In this section we will document simulations performed on the College Msg Core dataset (details below). In particular, we assess the worst-case scenario of a server with access to a sender-oracle (i.e. able to attribute tags to a particular sender) to understand how much information is leaked by fuzzytags without appropriate deployment mitigations.
College IM Dataset Simulations
Nodes 1899
Temporal Edges 59835
Time span 193 days
Pietro Panzarasa, Tore Opsahl, and Kathleen M. Carley. "Patterns and dynamics of users' behavior and interaction: Network analysis of an online community." Journal of the American Society for Information Science and Technology 60.5 (2009): 911-932.
Scenario 1
Setup: 20k events (7330 links). False positive rates: [0.007812, 0.5]. No entangling.
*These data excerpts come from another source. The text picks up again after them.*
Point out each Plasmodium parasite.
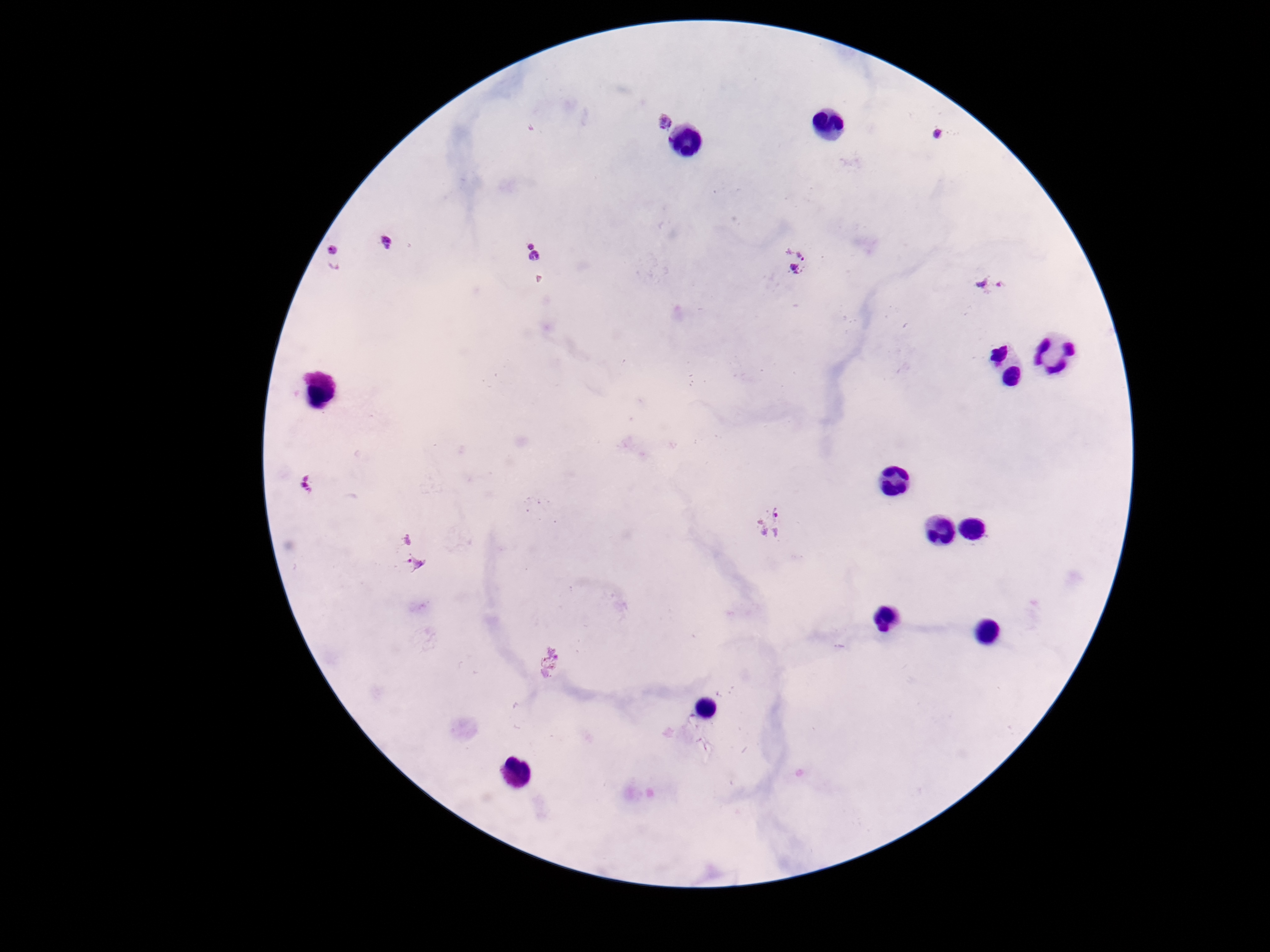

Approximate centers as {x, y} in pixels.
Plasmodium parasites: {661, 117}, {941, 134}, {390, 242}, {334, 252}, {535, 253}, {796, 262}, {991, 286}, {306, 483}, {773, 523}, {410, 551}.

One field from this slide. 100x magnification. Patient malaria status: positive. Image is 1270×952 pixels. Giemsa stain. Smartphone photograph taken through the microscope eyepiece. Thick blood film.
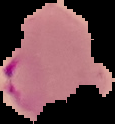
From a thin blood film. Cell region segmented out of the field of view; the surrounding area is masked to black. Malaria status: parasitized. Image is 115×124 pixels.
Assess the morphology of the erythrocytes.
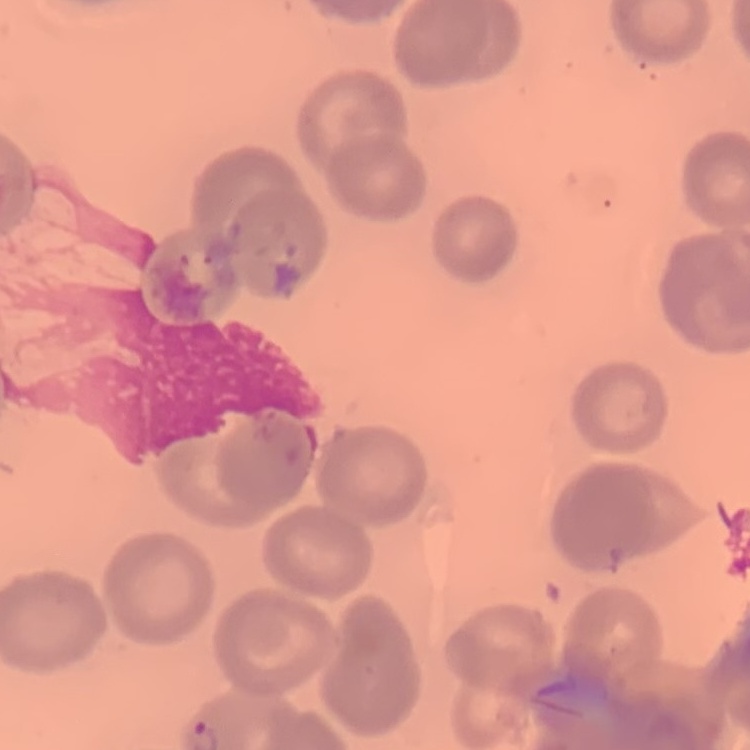
They show no rouleaux formation.

One tile cut from a larger photomicrograph. Thin blood smear. Field's or Giemsa stain.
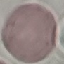 Malaria status: uninfected. Acquired by smartphone through the microscope eyepiece. Giemsa-stained preparation. Cell patch, automatically extracted from a larger field of view and resized to 64 × 64 pixels. Thin blood smear.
Result: Server can identify ~4.3% of original graph (313 links) with a 12% false positive rate at threshold: 0.0001.
Scenario 2
Setup: 20k events (7330 links). False positive rates: [0.007812, 0.5]. Every tag entangled to one random node (as before).
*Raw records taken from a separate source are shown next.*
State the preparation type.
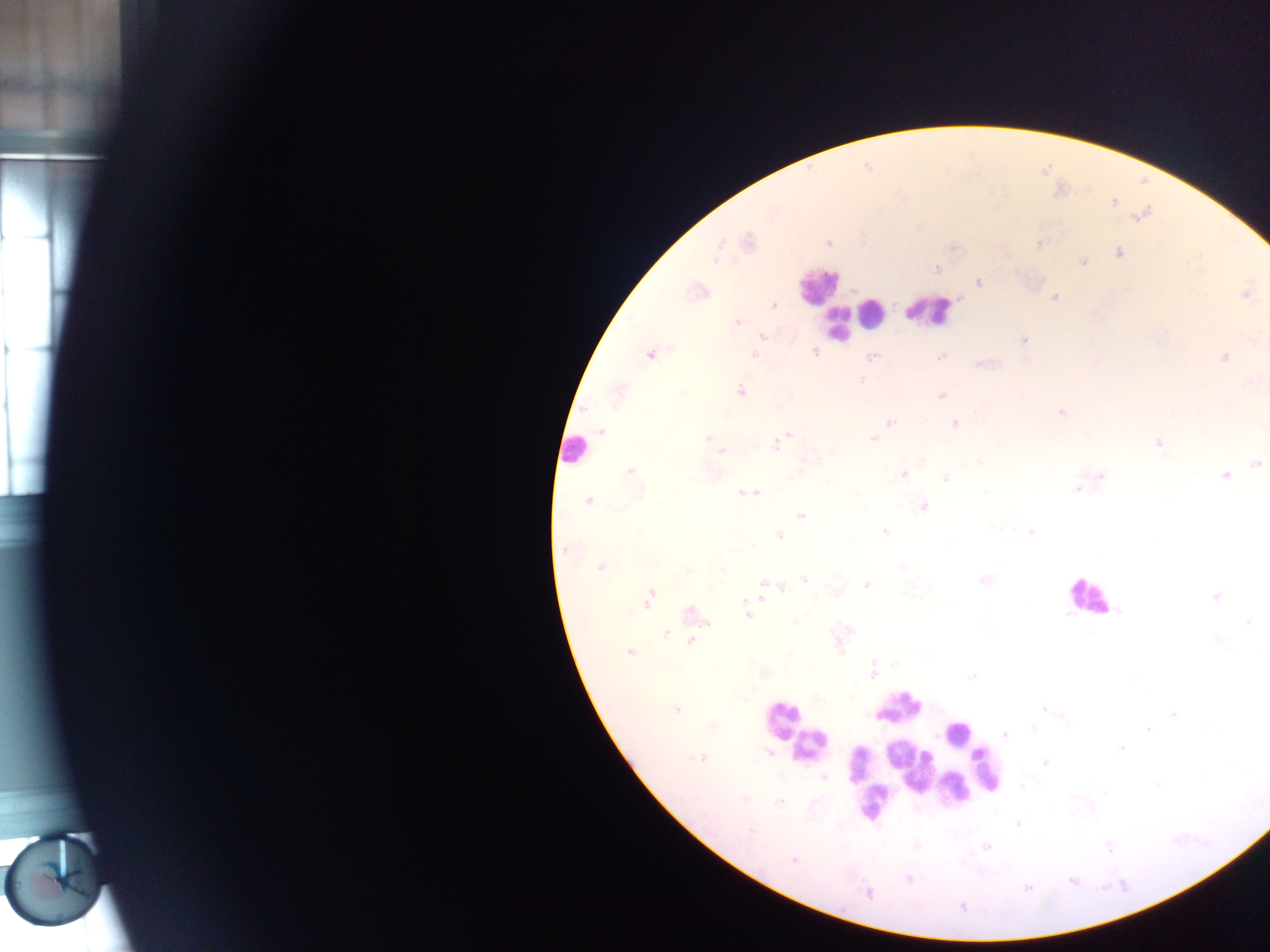
This is a thick smear.

Approximate centers as [x, y] in pixels. Leukocyte locations: [817, 286], [848, 310], [928, 311], [869, 312], [838, 323], [571, 450], [1089, 596], [898, 706], [781, 718], [957, 733], [809, 745], [901, 754], [911, 763], [857, 764], [986, 769], [937, 773], [953, 788], [874, 800]. Malaria parasite locations: [748, 241], [829, 242], [1039, 243], [1118, 252], [715, 257], [1082, 262], [937, 268], [978, 282], [696, 290], [1247, 292], [1053, 297], [772, 304], [736, 322], [762, 336], [1024, 339], [814, 352], [650, 353], [755, 354], [871, 357], [941, 357], [1224, 357], [739, 390], [942, 395], [1061, 412], [890, 421], [955, 424], [601, 432], [789, 434], [873, 438], [709, 439], [1158, 442], [775, 445], [721, 450], [1255, 463], [629, 471], [903, 474], [1226, 475], [1099, 476], [946, 478], [1078, 489], [750, 493], [588, 501], [923, 506], [801, 515], [886, 531], [1030, 532], [779, 535], [565, 549], [599, 566], [901, 566], [805, 579], [983, 580], [763, 583], [866, 584], [783, 589], [1216, 596], [648, 598], [691, 614], [747, 614], [1247, 622], [692, 636], [692, 640], [838, 640], [1217, 640], [630, 653], [873, 670], [764, 673], [675, 708], [1043, 709], [1034, 727], [1148, 728], [1004, 733], [1121, 749], [700, 757], [1045, 763], [823, 779], [779, 801], [1018, 822], [915, 845], [987, 846], [793, 860], [908, 879], [1027, 887], [868, 894]. Single field of view. Sample from Ghana. Photographed through a microscope with a mobile-phone camera. Image is 1270×952 pixels.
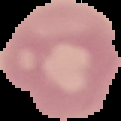

From a thin blood smear. Result: negative for malaria parasites. Image is 121×121 pixels. Segmented cell region on a black background.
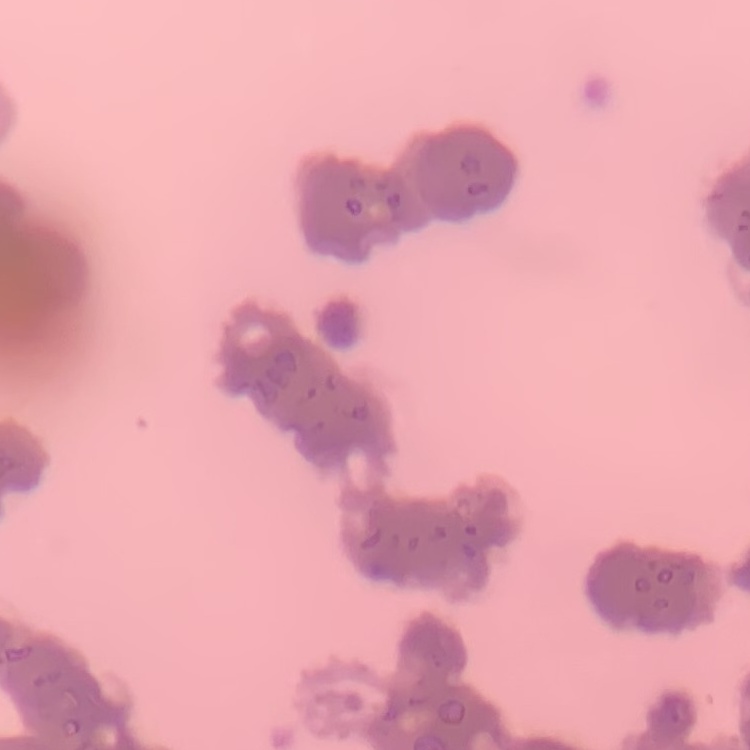

erythrocyte morphology = rouleaux formation
preparation = thin peripheral smear
stain = Field's or Giemsa
image type = square crop of a larger photomicrograph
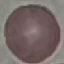

Summary:
  - Malaria status: uninfected
  - Stain: Giemsa
  - Preparation: thin blood film
  - Capture: smartphone camera at the microscope eyepiece
  - Image type: automatically extracted cell patch, resized to 64 × 64 pixels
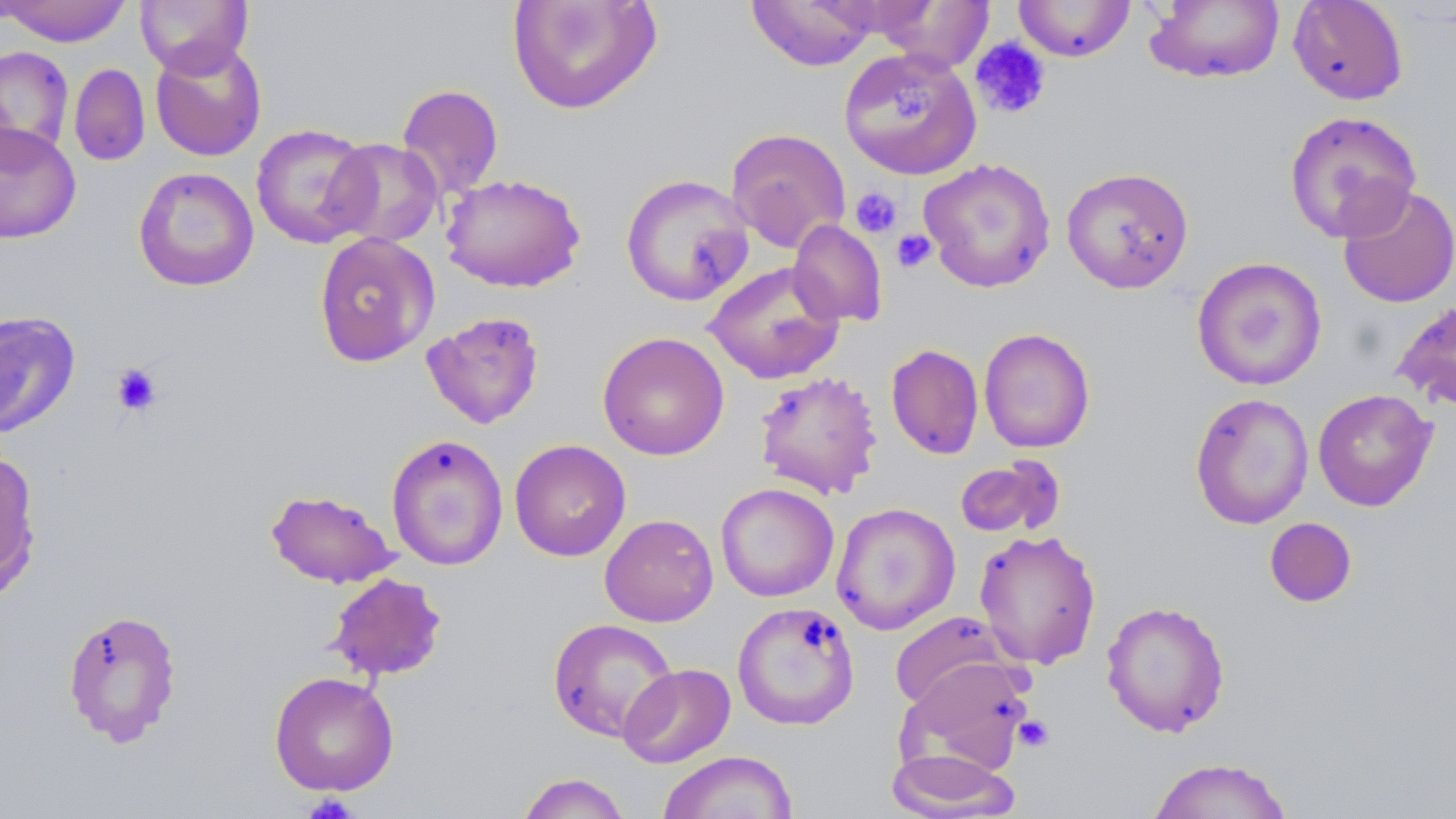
Result: Server can identify ~3.95% of original graph (290 links) with a ~15% false positive rate.
Discussion
A very similar result to our observations on the EU Core email dataset, entangled tags increase the false positive rate, although overall it requires non-naive entangling strategies to push the false positive rate of the derived graph to a place where it would not be useful for an adversary.